Dataset rows
☆ ☆ ☆ ☆ ☆ ☆ ☆

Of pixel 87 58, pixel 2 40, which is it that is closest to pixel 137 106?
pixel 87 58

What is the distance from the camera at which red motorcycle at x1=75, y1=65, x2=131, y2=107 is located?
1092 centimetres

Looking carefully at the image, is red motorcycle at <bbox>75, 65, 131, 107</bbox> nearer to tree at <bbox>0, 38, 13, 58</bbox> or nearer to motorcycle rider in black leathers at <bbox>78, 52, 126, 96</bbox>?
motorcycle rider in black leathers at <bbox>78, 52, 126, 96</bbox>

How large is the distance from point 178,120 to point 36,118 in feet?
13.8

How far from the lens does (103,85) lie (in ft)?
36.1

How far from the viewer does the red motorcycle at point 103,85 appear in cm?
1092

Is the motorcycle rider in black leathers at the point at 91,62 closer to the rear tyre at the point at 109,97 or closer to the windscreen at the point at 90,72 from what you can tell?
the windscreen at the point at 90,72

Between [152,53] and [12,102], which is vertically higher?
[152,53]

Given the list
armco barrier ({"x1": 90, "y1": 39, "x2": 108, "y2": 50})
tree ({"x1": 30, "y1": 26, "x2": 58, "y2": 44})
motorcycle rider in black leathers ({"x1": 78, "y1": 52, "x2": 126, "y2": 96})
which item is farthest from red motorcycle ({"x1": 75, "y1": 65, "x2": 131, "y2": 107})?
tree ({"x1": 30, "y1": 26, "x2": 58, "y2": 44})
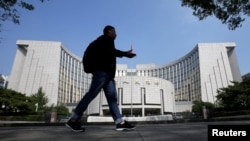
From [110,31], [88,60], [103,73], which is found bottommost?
[103,73]

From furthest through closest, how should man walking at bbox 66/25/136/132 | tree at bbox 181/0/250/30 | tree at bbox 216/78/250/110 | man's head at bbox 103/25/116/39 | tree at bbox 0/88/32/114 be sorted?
tree at bbox 216/78/250/110 → tree at bbox 0/88/32/114 → tree at bbox 181/0/250/30 → man's head at bbox 103/25/116/39 → man walking at bbox 66/25/136/132

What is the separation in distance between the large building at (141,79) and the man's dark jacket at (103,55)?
Result: 77.9 m

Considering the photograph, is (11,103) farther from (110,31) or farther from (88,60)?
(110,31)

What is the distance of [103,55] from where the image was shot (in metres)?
4.27

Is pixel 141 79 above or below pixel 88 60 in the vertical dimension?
above

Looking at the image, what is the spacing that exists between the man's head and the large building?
7788 cm

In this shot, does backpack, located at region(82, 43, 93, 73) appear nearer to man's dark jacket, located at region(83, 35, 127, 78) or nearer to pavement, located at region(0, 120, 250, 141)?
man's dark jacket, located at region(83, 35, 127, 78)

☆ ☆ ☆ ☆ ☆ ☆ ☆

* [EXERCISE AIM]
Format all of the lines above as a numbered list, dropping the blank lines. Leave the pictures out of your answer.

* [RESULT BELOW]
1. Of pixel 87 58, pixel 2 40, which is it that is closest to pixel 137 106?
2. pixel 87 58
3. What is the distance from the camera at which red motorcycle at x1=75, y1=65, x2=131, y2=107 is located?
4. 1092 centimetres
5. Looking carefully at the image, is red motorcycle at <bbox>75, 65, 131, 107</bbox> nearer to tree at <bbox>0, 38, 13, 58</bbox> or nearer to motorcycle rider in black leathers at <bbox>78, 52, 126, 96</bbox>?
6. motorcycle rider in black leathers at <bbox>78, 52, 126, 96</bbox>
7. How large is the distance from point 178,120 to point 36,118 in feet?
8. 13.8
9. How far from the lens does (103,85) lie (in ft)?
10. 36.1
11. How far from the viewer does the red motorcycle at point 103,85 appear in cm?
12. 1092
13. Is the motorcycle rider in black leathers at the point at 91,62 closer to the rear tyre at the point at 109,97 or closer to the windscreen at the point at 90,72 from what you can tell?
14. the windscreen at the point at 90,72
15. Between [152,53] and [12,102], which is vertically higher?
16. [152,53]
17. Given the list
18. armco barrier ({"x1": 90, "y1": 39, "x2": 108, "y2": 50})
19. tree ({"x1": 30, "y1": 26, "x2": 58, "y2": 44})
20. motorcycle rider in black leathers ({"x1": 78, "y1": 52, "x2": 126, "y2": 96})
21. which item is farthest from red motorcycle ({"x1": 75, "y1": 65, "x2": 131, "y2": 107})?
22. tree ({"x1": 30, "y1": 26, "x2": 58, "y2": 44})
23. From [110,31], [88,60], [103,73], which is found bottommost?
24. [103,73]
25. From furthest through closest, how should man walking at bbox 66/25/136/132 | tree at bbox 181/0/250/30 | tree at bbox 216/78/250/110 | man's head at bbox 103/25/116/39 | tree at bbox 0/88/32/114 be sorted?
26. tree at bbox 216/78/250/110 → tree at bbox 0/88/32/114 → tree at bbox 181/0/250/30 → man's head at bbox 103/25/116/39 → man walking at bbox 66/25/136/132
27. What is the separation in distance between the large building at (141,79) and the man's dark jacket at (103,55)?
28. Result: 77.9 m
29. Considering the photograph, is (11,103) farther from (110,31) or farther from (88,60)?
30. (110,31)
31. What is the distance of [103,55] from where the image was shot (in metres)?
32. 4.27
33. Is pixel 141 79 above or below pixel 88 60 in the vertical dimension?
34. above
35. Looking at the image, what is the spacing that exists between the man's head and the large building?
36. 7788 cm
37. In this shot, does backpack, located at region(82, 43, 93, 73) appear nearer to man's dark jacket, located at region(83, 35, 127, 78) or nearer to pavement, located at region(0, 120, 250, 141)?
38. man's dark jacket, located at region(83, 35, 127, 78)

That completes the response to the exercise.